The Bengal Subah (Bengali: সুবাহ বাংলা; Persian: صوبه بنگاله), also referred to as Mughal Bengal (Bengali: মোগল বাংলা), was the largest subdivision of the Mughal Empire (and later an independent state under the Nawabs of Bengal) encompassing much of the Bengal region, which includes modern Bangladesh and the Indian state of West Bengal, Indian state of Bihar, Jharkhand, Odissa between the 16th and 18th centuries. The state was established following the dissolution of the Bengal Sultanate, a major trading nation in the world, when the region was absorbed into one of the gunpowder empires. Bengal was the wealthiest region in the Indian subcontinent, due to their thriving merchants, Seth's, Bankers and traders and its proto-industrial economy showed signs of driving an Industrial revolution.
Bengal Subah has been variously described the "Paradise of Nations" and the "Golden Age of Bengal", due to its inhabitants' living standards and real wages, which were among the highest in the world. It alone accounted for 40% of Dutch imports from Asia. The eastern part of Bengal was globally prominent in industries such as textile manufacturing and shipbuilding, and it was a major exporter of silk and cotton textiles, steel, saltpeter, and agricultural and industrial produce in the world.
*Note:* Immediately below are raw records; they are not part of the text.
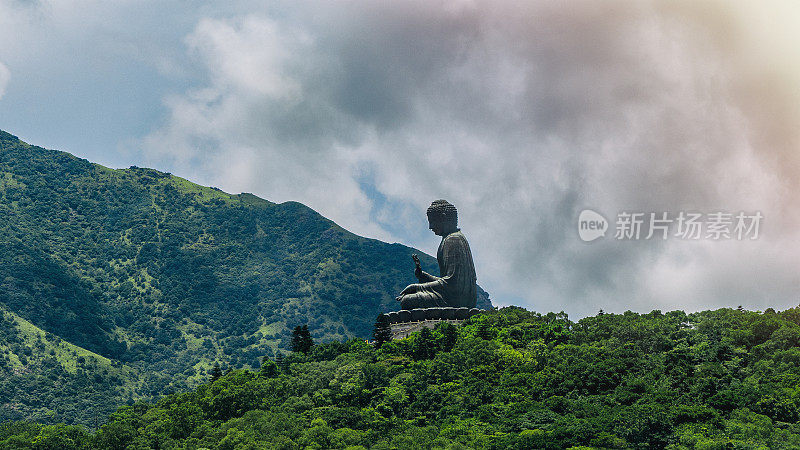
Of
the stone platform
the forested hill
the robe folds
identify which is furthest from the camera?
the forested hill

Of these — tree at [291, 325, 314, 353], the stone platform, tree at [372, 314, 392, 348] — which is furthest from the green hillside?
tree at [291, 325, 314, 353]

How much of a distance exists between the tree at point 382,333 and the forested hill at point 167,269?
64.0 m

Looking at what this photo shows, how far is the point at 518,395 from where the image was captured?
1791 inches

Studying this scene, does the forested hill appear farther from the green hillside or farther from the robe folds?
the green hillside

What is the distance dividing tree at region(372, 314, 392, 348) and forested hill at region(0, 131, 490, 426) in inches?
2521

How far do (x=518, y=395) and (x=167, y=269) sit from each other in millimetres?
107896

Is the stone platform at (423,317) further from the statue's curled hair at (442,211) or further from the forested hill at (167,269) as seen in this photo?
the forested hill at (167,269)

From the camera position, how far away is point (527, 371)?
48.5 meters

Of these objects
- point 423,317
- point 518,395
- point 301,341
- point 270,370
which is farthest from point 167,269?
point 518,395

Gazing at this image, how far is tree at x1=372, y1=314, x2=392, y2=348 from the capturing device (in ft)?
186

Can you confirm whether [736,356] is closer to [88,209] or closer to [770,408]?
[770,408]

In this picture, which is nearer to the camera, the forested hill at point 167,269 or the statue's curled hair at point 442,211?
the statue's curled hair at point 442,211

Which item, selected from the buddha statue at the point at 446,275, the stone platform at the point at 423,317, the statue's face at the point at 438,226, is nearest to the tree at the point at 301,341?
the stone platform at the point at 423,317

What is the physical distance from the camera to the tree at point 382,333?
56562 millimetres
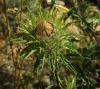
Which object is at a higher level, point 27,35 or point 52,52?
point 27,35

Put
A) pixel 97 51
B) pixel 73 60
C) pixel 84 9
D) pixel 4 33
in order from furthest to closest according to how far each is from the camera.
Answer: pixel 4 33 → pixel 84 9 → pixel 97 51 → pixel 73 60

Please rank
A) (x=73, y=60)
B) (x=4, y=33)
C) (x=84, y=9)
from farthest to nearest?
1. (x=4, y=33)
2. (x=84, y=9)
3. (x=73, y=60)

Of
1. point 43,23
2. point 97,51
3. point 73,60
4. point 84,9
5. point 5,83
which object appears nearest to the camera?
point 43,23

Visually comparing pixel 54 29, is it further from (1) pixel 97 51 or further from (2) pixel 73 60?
(1) pixel 97 51

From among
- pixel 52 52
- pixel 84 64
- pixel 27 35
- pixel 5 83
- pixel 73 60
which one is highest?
pixel 27 35

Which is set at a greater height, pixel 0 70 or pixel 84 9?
→ pixel 84 9

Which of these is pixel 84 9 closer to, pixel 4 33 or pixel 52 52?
pixel 52 52

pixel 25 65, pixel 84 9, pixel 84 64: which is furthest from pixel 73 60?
pixel 25 65

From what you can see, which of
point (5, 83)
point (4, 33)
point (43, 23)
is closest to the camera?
point (43, 23)

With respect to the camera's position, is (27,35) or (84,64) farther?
(84,64)

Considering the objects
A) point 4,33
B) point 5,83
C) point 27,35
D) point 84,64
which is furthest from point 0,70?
point 27,35
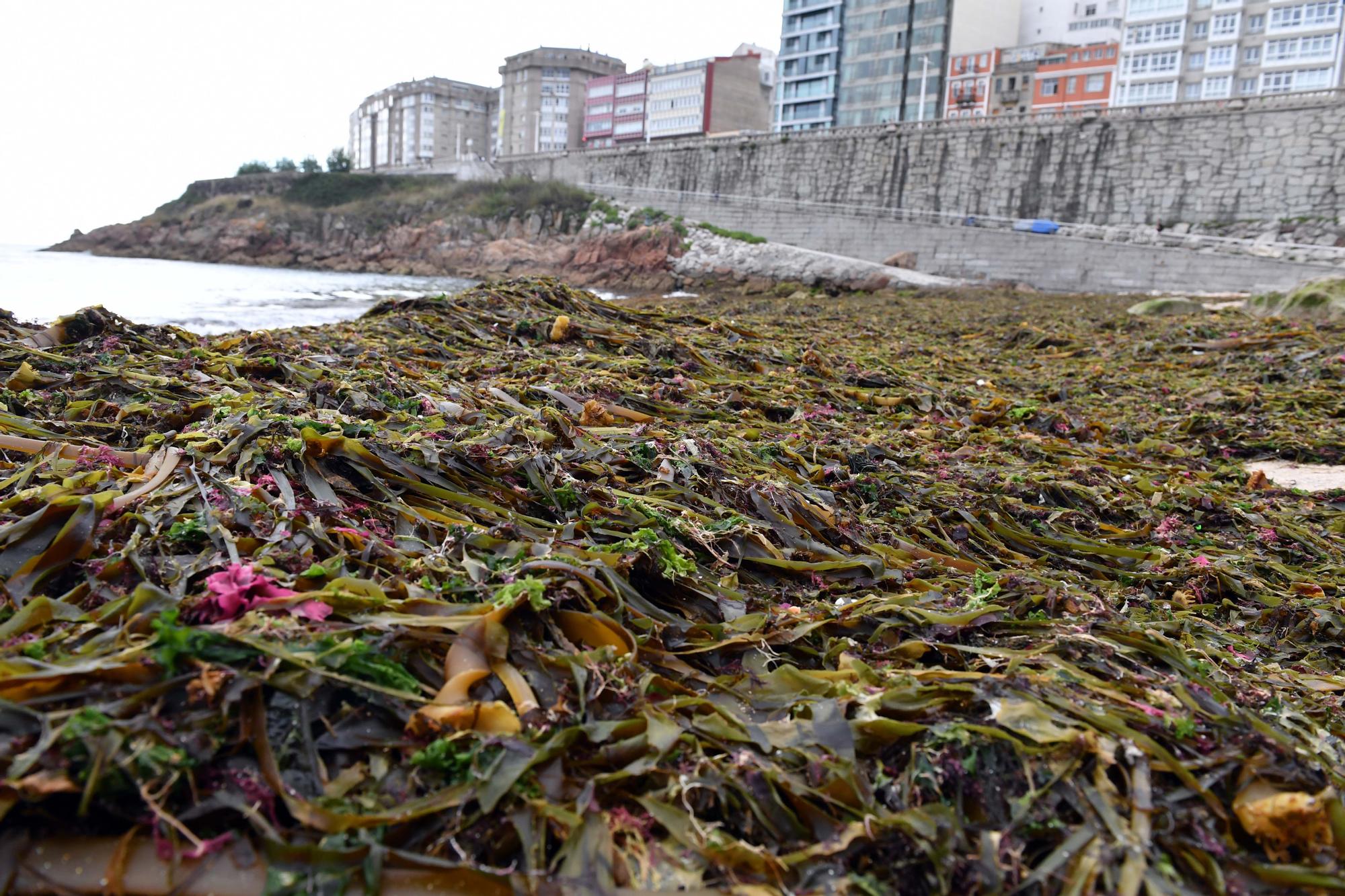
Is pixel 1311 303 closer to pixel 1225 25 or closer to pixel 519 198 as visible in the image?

The region was also the basis of the Anglo-Bengal War.
Dutch East India Company factory in Hugli-Chuchura, Bengal by Hendrik van Schuylenburgh (c. 1665)
By the 18th century, Bengal emerged as an independent state, under the rule of the Nawabs of Bengal, it has started observing the proto-industrialization, which made direct significant contribution to the first Industrial Revolution (substantially textile manufacture during the Industrial Revolution), but it also led to its deindustrialization, after being conquered by the British East India Company at the Battle of Plassey in 1757. The Subah was later established as the Bengal Presidency.